Die Agentur für Arbeit zahlt das Arbeitslosengeld aufgrund der Arbeitslosenversicherung.

Daher liegt es auch nahe, dass Arbeitslosengeld dann nicht gezahlt wird, wenn der Arbeitnehmer die Arbeitslosigkeit mutwillig herbeigeführt hat. Dies ist bei jedem anderen Versicherungsvertrag ebenso geregelt.

Hat also der Arbeitnehmer Anlass zu einer fristlosen Kündigung oder einer verhaltensbedingten ordentlichen Kündigung gegeben, so kann die Agentur für Arbeit eine Sperre verhängen. Das Arbeitslosengeld wird dann bis zu einer Dauer von 3 Monaten nicht gezahlt. Gleiches gilt, wenn der Arbeitnehmer eine Eigenkündigung erklärt oder mit dem Arbeitgeber einen Aufhebungsvertrag abgeschlossen hat, ohne dass hierfür zwingende Gründe vorliegen, die eine Ausnahmeregelung rechtfertigen.

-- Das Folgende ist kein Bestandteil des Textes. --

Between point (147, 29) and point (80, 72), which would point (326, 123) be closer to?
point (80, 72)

Die Höhe des Arbeitslosengeldes bestimmt sich nach dem letzten Nettoentgelt. Aus diesem Grund muss der Arbeitgeber beim Ausscheiden eines Arbeitnehmers einen Fragebogen für die Agentur für Arbeit ausfüllen und diesen dem Arbeitnehmer zur Verfügung stellen. Hier ist dann anzugeben, aus welchem Grund und mit welcher Frist der Arbeitnehmer gekündigt wurde und welches Entgelt er bezogen hat.